Seattle-based NeuroVista was founded in 2002 by Dr. Daniel DiLorenzo to develop an implantable device for the early detection of epileptic seizures. The NeuroVista seizure advisory system is based on an implantable device that senses EEG irregularities that precede a seizure. Early warning allows patients to take medicine and find a safe place to lie down. Although some epilepsy sufferers can feel seizures coming, many cannot.
In NeuroVista’s Seizure Advisory System (SAS), intracranial EEG signals are recorded through electrodes implanted between the skull and the brain surface. Data storage and signal telemetry takes place within the pectorally-implanted can that transmits signals wirelessly to an external handheld device that processes the data and transmits visual and audible signals to the patient. The external pager-like receiver displays a blue light when there is a low likelihood of seizures, white indicates medium susceptibility, and red alerts to a high likelihood of impending seizure.
Results of the system on 11 patients were published in the Lancet an a paper entitled “Prediction of seizure likelihood with a long-term, implanted seizure advisory system in patients with drug-resistant epilepsy: a first-in-man study.” From the paper:
We enrolled patients at three centres in Melbourne, Australia, between March 24, 2010, and June 21, 2011. Eligible patients had between two and 12 disabling partial-onset seizures per month, a lateralised epileptogenic zone, and no history of psychogenic seizures. After devices were surgically implanted, patients entered a data collection phase, during which an algorithm for identification of periods of high, moderate, and low seizure likelihood was established. If the algorithm met performance criteria (ie, sensitivity of high-likelihood warnings greater than 65% and performance better than expected through chance prediction of randomly occurring events), patients then entered an advisory phase and received information about seizure likelihood. The primary endpoint was the number of device-related adverse events at 4 months after implantation. Our secondary endpoints were algorithm performance at the end of the data collection phase, clinical effectiveness (measures of anxiety, depression, seizure severity, and quality of life) 4 months after iniation of the advisory phase, and longer-term adverse events. This trial is registered with ClinicalTrials.gov, number NCT01043406.

Exercise requirements>
According to the text on NeuroVista's seizure advisory system, what color does the external receiver display when the likelihood of seizures is low? None of the records are needed.

Excerpted records>
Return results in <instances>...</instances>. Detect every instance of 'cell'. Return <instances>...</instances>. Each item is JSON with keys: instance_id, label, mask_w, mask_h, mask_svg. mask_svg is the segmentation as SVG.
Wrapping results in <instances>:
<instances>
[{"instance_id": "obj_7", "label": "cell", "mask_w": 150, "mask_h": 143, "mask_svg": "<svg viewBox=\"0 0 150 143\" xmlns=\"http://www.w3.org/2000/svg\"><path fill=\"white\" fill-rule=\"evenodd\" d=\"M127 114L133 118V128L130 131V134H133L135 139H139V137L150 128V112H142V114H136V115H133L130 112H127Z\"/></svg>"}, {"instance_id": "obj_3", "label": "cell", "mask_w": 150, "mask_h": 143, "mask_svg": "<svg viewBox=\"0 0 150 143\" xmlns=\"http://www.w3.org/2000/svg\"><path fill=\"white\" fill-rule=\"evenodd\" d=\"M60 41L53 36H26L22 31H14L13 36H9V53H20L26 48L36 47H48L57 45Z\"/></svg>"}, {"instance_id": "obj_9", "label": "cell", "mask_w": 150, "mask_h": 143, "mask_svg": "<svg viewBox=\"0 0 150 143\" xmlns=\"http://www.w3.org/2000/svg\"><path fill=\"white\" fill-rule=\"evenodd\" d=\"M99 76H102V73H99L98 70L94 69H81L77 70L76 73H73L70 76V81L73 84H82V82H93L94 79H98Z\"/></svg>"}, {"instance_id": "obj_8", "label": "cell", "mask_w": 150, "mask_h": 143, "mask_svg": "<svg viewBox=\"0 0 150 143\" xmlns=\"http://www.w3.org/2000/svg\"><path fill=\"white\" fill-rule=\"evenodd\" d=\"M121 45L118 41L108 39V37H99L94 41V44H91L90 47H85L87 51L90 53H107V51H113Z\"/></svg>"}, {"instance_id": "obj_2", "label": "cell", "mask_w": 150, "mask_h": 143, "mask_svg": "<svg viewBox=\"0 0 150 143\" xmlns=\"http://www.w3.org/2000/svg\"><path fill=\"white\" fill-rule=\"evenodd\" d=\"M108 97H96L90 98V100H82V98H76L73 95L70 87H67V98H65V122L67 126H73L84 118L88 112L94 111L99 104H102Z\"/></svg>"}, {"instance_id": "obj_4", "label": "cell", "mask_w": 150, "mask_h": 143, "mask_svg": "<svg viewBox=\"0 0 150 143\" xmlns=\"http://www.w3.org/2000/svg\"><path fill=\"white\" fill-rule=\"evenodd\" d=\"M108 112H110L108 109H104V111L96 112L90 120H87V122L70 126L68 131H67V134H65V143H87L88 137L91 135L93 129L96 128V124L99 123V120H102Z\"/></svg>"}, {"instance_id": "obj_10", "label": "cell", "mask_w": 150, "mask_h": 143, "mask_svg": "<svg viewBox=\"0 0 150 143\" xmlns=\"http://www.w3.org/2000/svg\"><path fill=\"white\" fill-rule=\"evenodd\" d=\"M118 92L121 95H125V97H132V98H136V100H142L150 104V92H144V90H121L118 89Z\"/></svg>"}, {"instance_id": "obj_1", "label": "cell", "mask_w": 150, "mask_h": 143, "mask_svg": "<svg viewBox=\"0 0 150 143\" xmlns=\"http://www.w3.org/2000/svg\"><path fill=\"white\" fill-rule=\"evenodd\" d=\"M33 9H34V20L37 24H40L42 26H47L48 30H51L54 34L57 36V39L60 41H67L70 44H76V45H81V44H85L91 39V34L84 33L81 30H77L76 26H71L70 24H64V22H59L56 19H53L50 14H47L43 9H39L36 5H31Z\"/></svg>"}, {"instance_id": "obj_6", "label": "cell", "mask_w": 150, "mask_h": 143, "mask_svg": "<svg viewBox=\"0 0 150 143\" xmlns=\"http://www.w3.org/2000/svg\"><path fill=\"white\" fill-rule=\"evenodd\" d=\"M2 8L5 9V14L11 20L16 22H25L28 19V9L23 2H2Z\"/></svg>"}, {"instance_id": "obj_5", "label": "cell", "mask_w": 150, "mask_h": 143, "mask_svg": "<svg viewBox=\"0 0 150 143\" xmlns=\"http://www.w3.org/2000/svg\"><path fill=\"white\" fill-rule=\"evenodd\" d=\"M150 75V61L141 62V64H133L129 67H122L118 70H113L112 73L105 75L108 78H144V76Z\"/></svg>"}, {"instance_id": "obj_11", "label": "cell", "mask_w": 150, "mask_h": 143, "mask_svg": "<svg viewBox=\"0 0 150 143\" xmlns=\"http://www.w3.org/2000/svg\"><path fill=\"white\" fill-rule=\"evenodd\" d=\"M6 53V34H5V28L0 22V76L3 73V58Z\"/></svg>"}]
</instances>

Answer to this task>
Blue.